Today, heavy equipment manufacturer Caterpillar announced that it, too, is pulling up stakes and moving its headquarters from Chicago to Irving, Texas. Cat has been a pillar of the business community in Illinois for more than 100 years. As the Wall Street Journal reports:
The maker of construction and mining equipment said Tuesday that its existing office in Irving, Texas, a suburb of Dallas, would serve as its new global headquarters. Caterpillar said that the move from its current base in suburban Chicago would help it grow and that the company wasn’t getting any economic or tax incentives related to the headquarters move.
The move—expected to affect the roughly 230 corporate employees at Caterpillar’s headquarters—is the latest in a series of recent relocations that have drawn major manufacturers closer to corporate and government customers, and tech giants from Silicon Valley to Texas.

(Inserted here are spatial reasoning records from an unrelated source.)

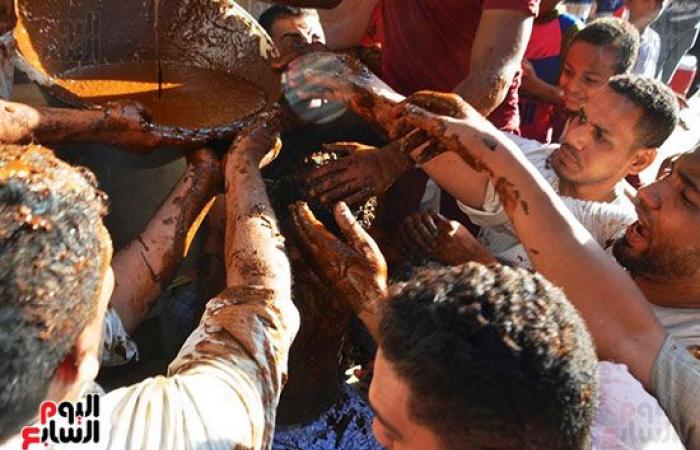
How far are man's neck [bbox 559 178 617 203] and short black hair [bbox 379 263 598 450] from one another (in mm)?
1433

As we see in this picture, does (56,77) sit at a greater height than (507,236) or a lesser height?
greater

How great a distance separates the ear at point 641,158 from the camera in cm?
243

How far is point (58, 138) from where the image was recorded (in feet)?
5.88

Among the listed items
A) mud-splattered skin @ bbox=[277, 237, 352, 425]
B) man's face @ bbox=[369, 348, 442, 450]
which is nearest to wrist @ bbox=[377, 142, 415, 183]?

I like the sentence that Texas wasn’t offering any tax incentives to Caterpillar for the move. Texas doesn’t need to. Having no personal income tax is tax incentive enough, and that’s available to everybody, not just favored companies. Even the Journal’s conventional (meaning mostly liberal) news pages can’t really conceal this, noting: “Manufacturers have increasingly turned to the Southwest as a destination for new factories, drawn by available space, appealing tax policies and an expanding technology workforce.”
I wonder if it will occur to anyone in Illinois to ask: “Gee-I wonder if it was something we taxed?”
Alternative formula: What do you get when you keep your taxes and Democrats down? Prosperity.
Chaser (and heh):
Chicago’s a hellhole. The real question is why would any legitimate business stay in Chicago?
That said, Florida offers a lot and we don’t have state income taxes... hope we’re considered too.